The process here is both remarkable and pretty darned simple.
- Unbelievable numbers of salmon swim into the Kanektok each year to spawn.
- They spawn.
- They die.
- Their carcasses wind up in the river, where they begin to break down.
- Rainbows hang out wherever’s comfortable and safe, and munch on chunks of salmon flesh as they head downriver.
Since we fish the lower 18 miles of a 90-mile river, the concentration of salmon flesh in our waters is pretty darned high – all that flesh from all those salmon upriver has no choice but to work its way downhill. Yes, we fish flies that imitate salmon eggs and sculpins and mice and more – we’ll cover those snacks in later posts.

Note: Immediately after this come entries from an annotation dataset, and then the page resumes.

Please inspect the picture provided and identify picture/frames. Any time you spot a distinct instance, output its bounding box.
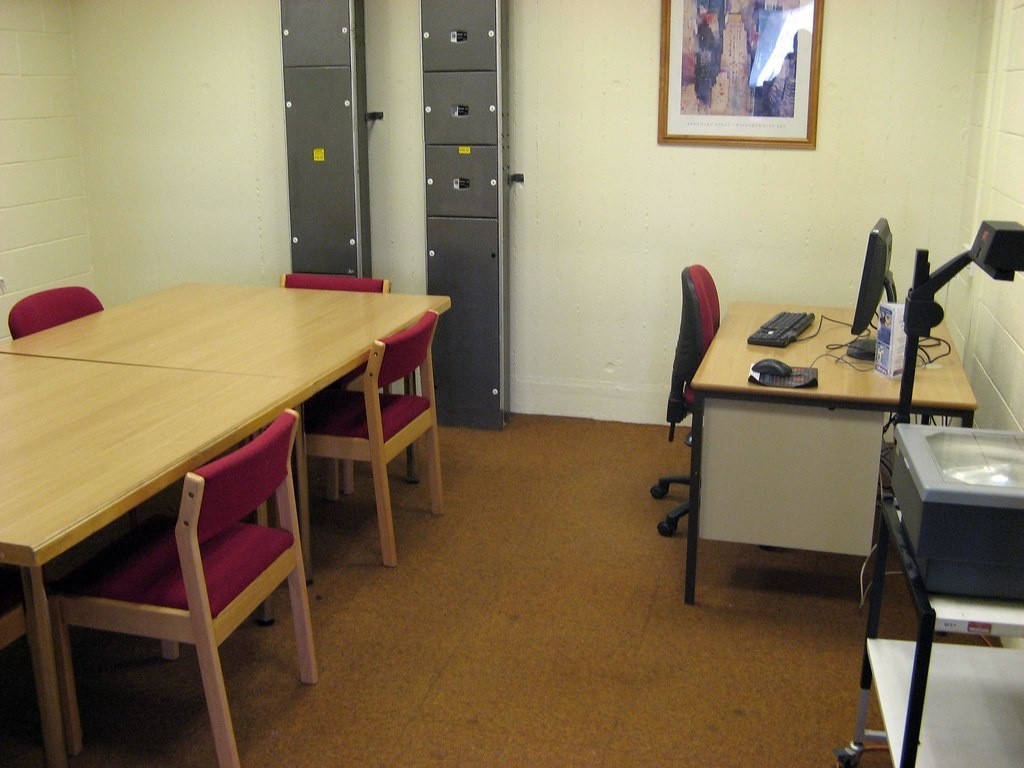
[657,0,823,150]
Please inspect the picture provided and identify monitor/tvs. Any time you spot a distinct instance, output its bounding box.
[845,217,898,361]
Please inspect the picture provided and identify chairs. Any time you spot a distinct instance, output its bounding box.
[650,264,721,537]
[8,286,104,340]
[49,407,319,768]
[253,272,445,626]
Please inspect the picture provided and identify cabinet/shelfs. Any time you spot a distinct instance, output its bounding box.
[833,494,1023,768]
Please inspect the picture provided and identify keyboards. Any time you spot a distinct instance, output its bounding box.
[747,311,815,348]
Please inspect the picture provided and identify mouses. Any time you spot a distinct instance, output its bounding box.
[752,359,792,377]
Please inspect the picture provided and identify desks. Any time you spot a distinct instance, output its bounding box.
[684,301,977,606]
[0,282,452,768]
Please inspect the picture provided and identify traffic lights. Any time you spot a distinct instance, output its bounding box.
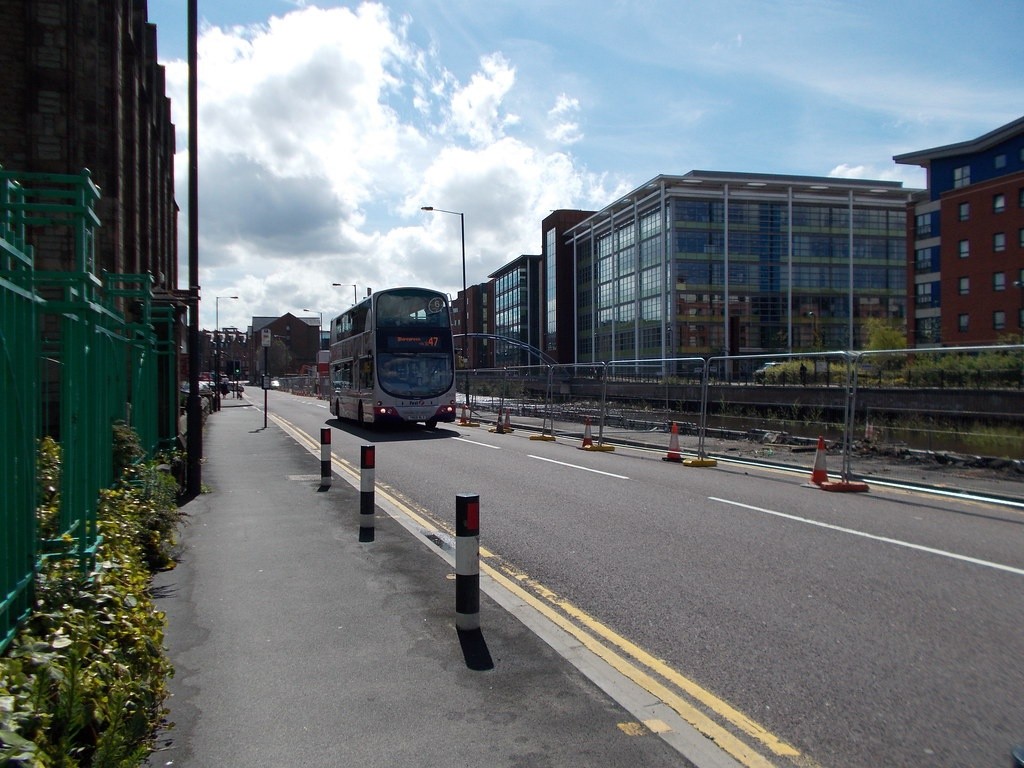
[234,360,241,375]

But when you’re talking about trout food in our neck of the woods, you really need to start with salmon flesh.
JK Smith says
So is there a “chunk-o-flesh” imitation?
I look forward to you mice post. One time I was cleaning a large burbot and he was plumb full of little field mice. I’ve always wondered how a dozen mice became a burbot’s dinner. Maybe your can shed some light on that.
I’ve also seen sculpins in small lakes. I did not know they were river fish. One time I found a mass of undigested sculpins inside a arctic charr. The sculpins were bursting with eggs. Maybe the sculpins were busy spawning and not watching out for predators?